Copy the data verbatim, starting with the line that contains "Going from furthest to nearest, what order do" and going on through the end of the data.

┌─ The records

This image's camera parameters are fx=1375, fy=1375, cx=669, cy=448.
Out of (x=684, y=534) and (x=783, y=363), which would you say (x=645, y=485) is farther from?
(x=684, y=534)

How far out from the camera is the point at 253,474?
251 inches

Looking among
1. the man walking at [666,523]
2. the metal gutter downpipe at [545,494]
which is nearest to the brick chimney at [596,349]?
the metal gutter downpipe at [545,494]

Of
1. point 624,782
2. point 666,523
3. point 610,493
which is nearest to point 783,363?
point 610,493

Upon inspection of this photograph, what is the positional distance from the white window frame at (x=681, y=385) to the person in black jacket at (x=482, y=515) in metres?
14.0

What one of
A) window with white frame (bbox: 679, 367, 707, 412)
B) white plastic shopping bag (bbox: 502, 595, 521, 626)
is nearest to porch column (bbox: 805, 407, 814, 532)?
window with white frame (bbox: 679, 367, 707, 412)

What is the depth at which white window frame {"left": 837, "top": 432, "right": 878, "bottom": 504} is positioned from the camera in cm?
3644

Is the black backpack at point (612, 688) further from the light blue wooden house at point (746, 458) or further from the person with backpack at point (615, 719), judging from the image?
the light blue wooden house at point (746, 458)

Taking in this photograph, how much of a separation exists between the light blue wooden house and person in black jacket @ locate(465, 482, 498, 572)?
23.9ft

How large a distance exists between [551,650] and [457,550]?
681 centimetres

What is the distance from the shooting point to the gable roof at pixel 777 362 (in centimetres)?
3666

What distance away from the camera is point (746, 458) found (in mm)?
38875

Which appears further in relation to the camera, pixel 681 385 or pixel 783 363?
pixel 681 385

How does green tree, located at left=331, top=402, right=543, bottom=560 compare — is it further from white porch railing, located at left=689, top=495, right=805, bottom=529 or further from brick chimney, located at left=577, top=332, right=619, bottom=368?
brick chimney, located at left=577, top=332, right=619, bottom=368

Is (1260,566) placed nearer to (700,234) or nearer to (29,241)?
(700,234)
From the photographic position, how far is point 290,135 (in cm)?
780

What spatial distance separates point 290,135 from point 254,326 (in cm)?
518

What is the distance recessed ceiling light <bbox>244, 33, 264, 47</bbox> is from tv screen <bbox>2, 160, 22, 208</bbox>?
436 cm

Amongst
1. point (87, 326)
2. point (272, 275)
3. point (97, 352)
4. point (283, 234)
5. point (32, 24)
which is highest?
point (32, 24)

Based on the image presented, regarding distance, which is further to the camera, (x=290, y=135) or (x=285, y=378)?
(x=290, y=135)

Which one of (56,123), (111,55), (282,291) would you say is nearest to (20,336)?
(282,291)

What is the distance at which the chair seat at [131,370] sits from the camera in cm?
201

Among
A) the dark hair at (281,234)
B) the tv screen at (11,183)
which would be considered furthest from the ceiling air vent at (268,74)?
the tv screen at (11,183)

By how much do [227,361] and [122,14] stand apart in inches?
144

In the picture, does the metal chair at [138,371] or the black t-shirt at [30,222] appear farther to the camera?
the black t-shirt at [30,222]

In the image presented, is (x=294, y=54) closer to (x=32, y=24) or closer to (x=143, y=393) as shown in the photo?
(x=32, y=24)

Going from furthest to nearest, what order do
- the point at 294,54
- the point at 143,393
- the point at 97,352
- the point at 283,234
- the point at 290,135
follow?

└─

== Reply ==
Going from furthest to nearest, what order do
- the point at 294,54
- the point at 143,393
- the point at 97,352
- the point at 283,234
- the point at 290,135
follow?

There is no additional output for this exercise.